Orang tua itu menangis dan berkata “Aku lemah sebagaimana yang kau lihat, aku tidak
mampu melakukan sesuatu, akan tetapi larilah ke gunung tersebut mudah-mudahan
engkau selamat! ”.
Kemudian Malik
bin Dinar berlari menuju gunung tersebut sementara ular di belakangnya terus
mengejarnya. Kemudian dia melihat di atas gunung, di sana terdapat banyak anak
kecil. Ia mendengar semua anak tersebut berteriak “ Wahai Fatimah tolonglah
ayahmu, tolonglah ayahmu !”
Malik bin
Dinar sangat bahagia begitu mengetahui bahwa ia memiliki seorang putri yang
telah meninggal pada usia tiga tahun akan menyelamatkannya. Maka Fatimah
memegang ayahnya yang ketakutan dengan tangan kanan dan mengusir ular dengan
tangan kiri. Lalu Fatimah kecil duduk di pangkuan sang ayah sebagaimana dulu ketika
dia hidup di dunia.
Fatimah
berkata : “Wahai Ayah, Belumkah datang waktunya
bagi orang-orang yang beriman untuk tunduk hati mereka mengingat Allah” (QS.
Al-Hadid:16).
“Engkau mengenal Al-Qur’an?”
Tanya Malik bin Dinar penuh heran karena putrinya meninggal saat kecil.
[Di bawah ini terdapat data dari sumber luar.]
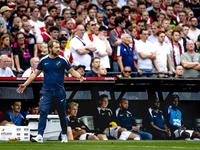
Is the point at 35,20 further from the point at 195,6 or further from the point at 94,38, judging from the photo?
the point at 195,6

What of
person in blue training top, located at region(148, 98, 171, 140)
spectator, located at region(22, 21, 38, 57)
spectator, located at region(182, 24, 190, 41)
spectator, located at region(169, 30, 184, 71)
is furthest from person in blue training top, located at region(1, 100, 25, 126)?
spectator, located at region(182, 24, 190, 41)

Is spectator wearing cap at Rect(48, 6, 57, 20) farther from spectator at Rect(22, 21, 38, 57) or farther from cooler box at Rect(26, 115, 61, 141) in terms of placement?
cooler box at Rect(26, 115, 61, 141)

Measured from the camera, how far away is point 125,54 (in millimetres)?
11836

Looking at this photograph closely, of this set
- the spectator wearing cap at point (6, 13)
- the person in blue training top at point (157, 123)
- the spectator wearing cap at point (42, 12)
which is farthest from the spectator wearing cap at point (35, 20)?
the person in blue training top at point (157, 123)

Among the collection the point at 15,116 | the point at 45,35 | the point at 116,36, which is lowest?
the point at 15,116

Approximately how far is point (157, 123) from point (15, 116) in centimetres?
374

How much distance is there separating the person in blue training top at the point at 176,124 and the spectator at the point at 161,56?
7.30 feet

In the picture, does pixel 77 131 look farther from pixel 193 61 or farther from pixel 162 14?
pixel 162 14

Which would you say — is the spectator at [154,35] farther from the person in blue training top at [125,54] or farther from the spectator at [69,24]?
the spectator at [69,24]

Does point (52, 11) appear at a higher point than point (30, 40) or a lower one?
higher

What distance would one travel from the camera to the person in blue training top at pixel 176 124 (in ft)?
33.7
“Kami lebih mengenalnya dari pada
kalian” jawab Fatimah penuh misteri
“Wahai putriku, sebenarnya ular apa
tadi?” Tanya Malik bin Dinar.
Fatimah
menjawab “ Tidakkah engkau tahu wahai ayah, bahwa amal di dunia akan
diserupakan dengan sosok yang sesuai dengannya pada hari kiamat?. Ular Itu
adalah amal keburukanmu, engkau telah membesarkan dan menumbuhkannya hingga
hampir memakanmu. sedangkan orang tua yang lemah tersebut adalah amal salehmu,
engkau telah melemahkannya hingga dia tidak bisa berbuat apapun kemudian menangis
karena kondisimu. Seandainya saja engkau tidak melahirkanku dan aku tidak mati
saat masih kecil, maka tidak akan ada yang bisa memberikan manfaat kepadamu.”
Setelah itu Malik
bin Dinar terbangun dari tidurnya dan berteriak: “Wahai Allah, sudah saatnya
aku bertaubat, “Belumkah datang waktunya bagi orang-orang yang beriman untuk
tunduk hati mereka mengingat Allah”. Kemudian ia ingin segera bertaubat dan
kembali ke jalan Allah maka ia mandi dan ke luar untuk sholat subuh. Sepanjang
malam Malik bin Dinar selalu menangis dan berdoa “Ya Ilahi, hanya Engkaulah
satu-satunya Dzat yang Mengetahui penghuni surga dan penghuni neraka, maka di
mana aku akan tinggal? Ya Allah, jadikanlah aku sebagai penghuni surga dan
jangan jadikan diriku penghuni neraka”.
Dan Malaikatpun mengujinya…
Setelah Malik bin
Dinar bertaubat, ia mulai memasuki dunia tasawuf dengan arahan dari
guru-gurunya dan menjadi tokoh sufi yang populer. ia beralih profesi menjadi
tukang tulis mushaf dengan bayaran dua dirham perharinya. satu dirham ia
belikan tepung dan satunya lagi ia belikan kertas.
Malik bin Dinar menghiasi
dirinya dengan berbagai mujahadah dan akhlak terpuji, di antara mujahadahnya adalah tidak
makan daging dalam setahun kecuali saat idul adha dengan hewan korbannya sendiri.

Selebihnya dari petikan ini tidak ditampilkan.